What does it sound like?:
In 1977, David Bowie kept himself occupied by celebrating his thirtieth birthday, releasing Low and “Heroes”, co-writing and producing Iggy Pop’s The Idiot and Lust For Life, playing keyboards for him on tour, providing a voice over for Peter And The Wolf and ending the year duetting with Bing Crosby on a TV Christmas special. In 1978, he took it easy by embarking on a world tour called Isolar II.
Bowie could call on his finest rhythm section: Carlos Alomar guitar, George Murray bass and Dennis Davis drums. He recruited pianist Sean Mayes who used to be in a rock band called Fumble that supported Ziggy in 1972. Roger Powell, in the Eno synthesiser and treatments role, was a member of Todd Rundgren’s Utopia. Simon House was borrowed from Hawkwind to play electric violin. Lead guitar was provided by Adrian Belew, an Eno spot at a Frank Zappa gig.

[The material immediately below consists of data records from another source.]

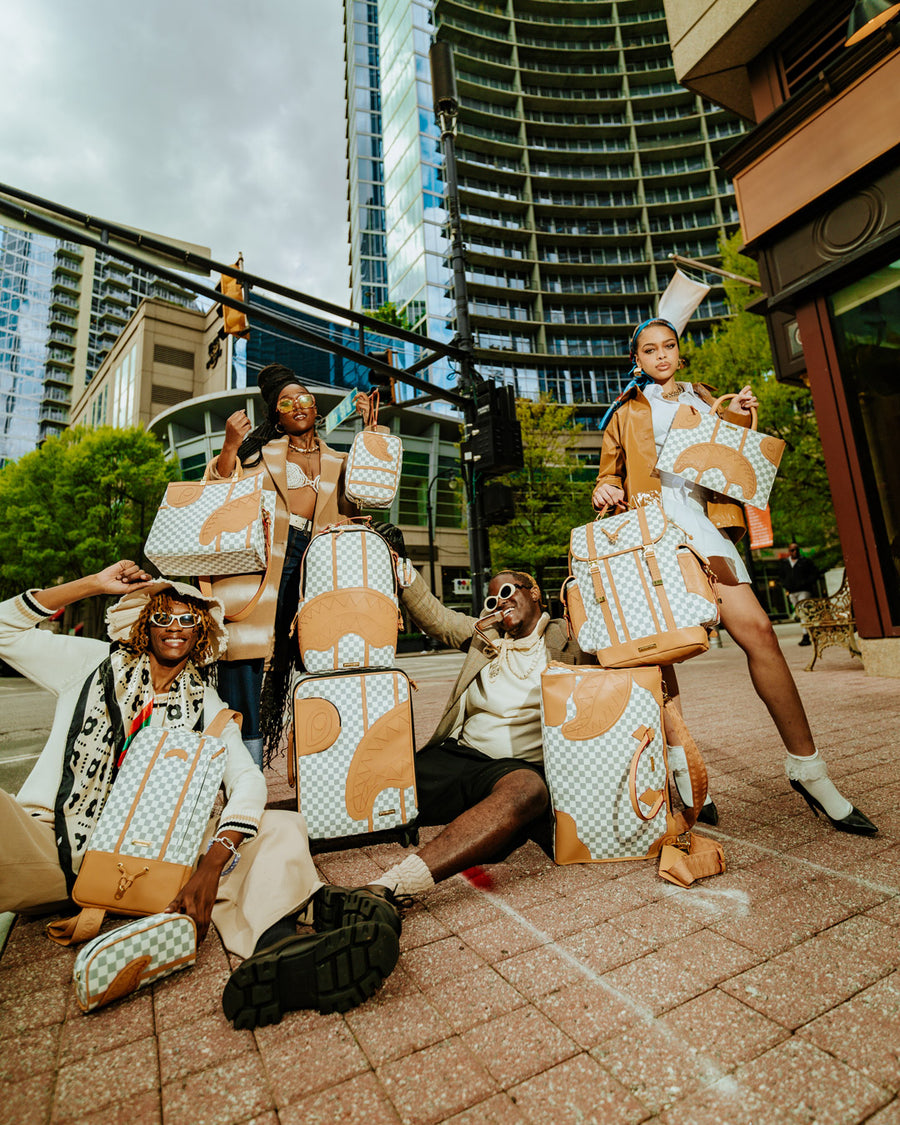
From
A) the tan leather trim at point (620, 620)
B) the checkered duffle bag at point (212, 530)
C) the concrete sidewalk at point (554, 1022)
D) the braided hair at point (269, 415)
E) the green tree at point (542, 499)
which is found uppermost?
the green tree at point (542, 499)

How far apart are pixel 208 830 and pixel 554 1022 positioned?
139cm

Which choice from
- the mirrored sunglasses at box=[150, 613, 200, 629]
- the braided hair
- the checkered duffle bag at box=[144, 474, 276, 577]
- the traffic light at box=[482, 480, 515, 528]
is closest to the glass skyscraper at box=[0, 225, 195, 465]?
the traffic light at box=[482, 480, 515, 528]

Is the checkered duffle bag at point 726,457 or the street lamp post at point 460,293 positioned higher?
the street lamp post at point 460,293

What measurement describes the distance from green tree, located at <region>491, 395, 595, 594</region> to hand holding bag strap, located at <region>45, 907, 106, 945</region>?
76.4 ft

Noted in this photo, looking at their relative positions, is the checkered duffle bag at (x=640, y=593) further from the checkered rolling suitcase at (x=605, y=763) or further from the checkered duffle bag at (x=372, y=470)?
the checkered duffle bag at (x=372, y=470)

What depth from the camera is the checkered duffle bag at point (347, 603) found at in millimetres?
2740

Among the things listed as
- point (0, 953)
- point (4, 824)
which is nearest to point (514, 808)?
point (4, 824)

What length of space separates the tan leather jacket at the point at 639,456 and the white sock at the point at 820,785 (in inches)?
43.9

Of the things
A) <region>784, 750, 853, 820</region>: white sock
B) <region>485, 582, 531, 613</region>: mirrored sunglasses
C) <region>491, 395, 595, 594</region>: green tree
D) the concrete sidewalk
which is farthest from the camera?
<region>491, 395, 595, 594</region>: green tree

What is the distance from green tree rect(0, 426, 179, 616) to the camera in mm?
25562

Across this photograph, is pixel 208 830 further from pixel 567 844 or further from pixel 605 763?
pixel 605 763

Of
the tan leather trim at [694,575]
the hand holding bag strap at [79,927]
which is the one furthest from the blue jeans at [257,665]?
the tan leather trim at [694,575]

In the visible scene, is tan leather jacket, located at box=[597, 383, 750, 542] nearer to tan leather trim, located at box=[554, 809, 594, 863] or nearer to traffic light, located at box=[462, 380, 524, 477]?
tan leather trim, located at box=[554, 809, 594, 863]

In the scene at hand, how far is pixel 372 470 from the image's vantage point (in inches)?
129
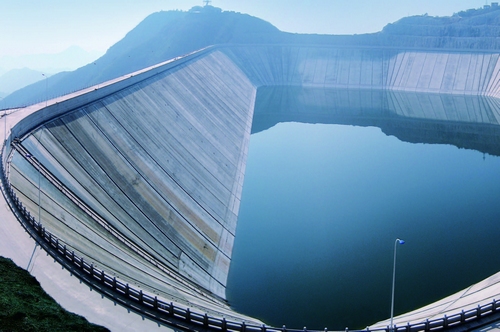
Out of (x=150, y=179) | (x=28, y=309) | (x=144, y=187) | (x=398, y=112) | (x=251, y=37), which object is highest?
(x=251, y=37)

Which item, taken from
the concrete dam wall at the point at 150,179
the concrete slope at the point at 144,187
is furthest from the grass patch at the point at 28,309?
the concrete slope at the point at 144,187

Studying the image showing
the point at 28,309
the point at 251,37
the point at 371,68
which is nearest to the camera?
the point at 28,309

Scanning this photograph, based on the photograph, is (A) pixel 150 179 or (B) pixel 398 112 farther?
(B) pixel 398 112

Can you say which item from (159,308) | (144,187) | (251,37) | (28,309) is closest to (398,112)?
(251,37)

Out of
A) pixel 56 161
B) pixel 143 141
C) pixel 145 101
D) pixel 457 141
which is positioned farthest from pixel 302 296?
pixel 457 141

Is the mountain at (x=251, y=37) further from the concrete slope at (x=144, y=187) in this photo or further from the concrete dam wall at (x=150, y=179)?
the concrete slope at (x=144, y=187)

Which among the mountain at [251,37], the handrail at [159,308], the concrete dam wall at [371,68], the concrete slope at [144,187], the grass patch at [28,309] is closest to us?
the grass patch at [28,309]

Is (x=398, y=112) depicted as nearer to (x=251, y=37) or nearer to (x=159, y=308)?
(x=251, y=37)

The stage set consisted of an austere white fluorescent cage, capable of glowing and flashing. Spotlights would be trained onto the audience. The shadows cast gave the impression the musicians were sinister and imposing. The show was split into two halves by a brief interval. Part one was overwhelmingly material from Low and “Heroes”. During the break, Bowie donned a snakeskin coat. Part two began with six or seven songs from Ziggy Stardust and concluded with half of Stationtostation.
This was the tour that yielded Stage, recorded towards the end of the US leg. Welcome To The Blackout captures two nights at Earls Court two months later. Consequently, it is impossible to avoid an exercise in compare and contrast and the why bother question. The Stage remix from last year’s Bowie box, shares almost the same tracklist and sequence and is a fair comparison. Welcome additionally features Sound And Vision, the only time they played it on the tour, and the encore, Rebel Rebel.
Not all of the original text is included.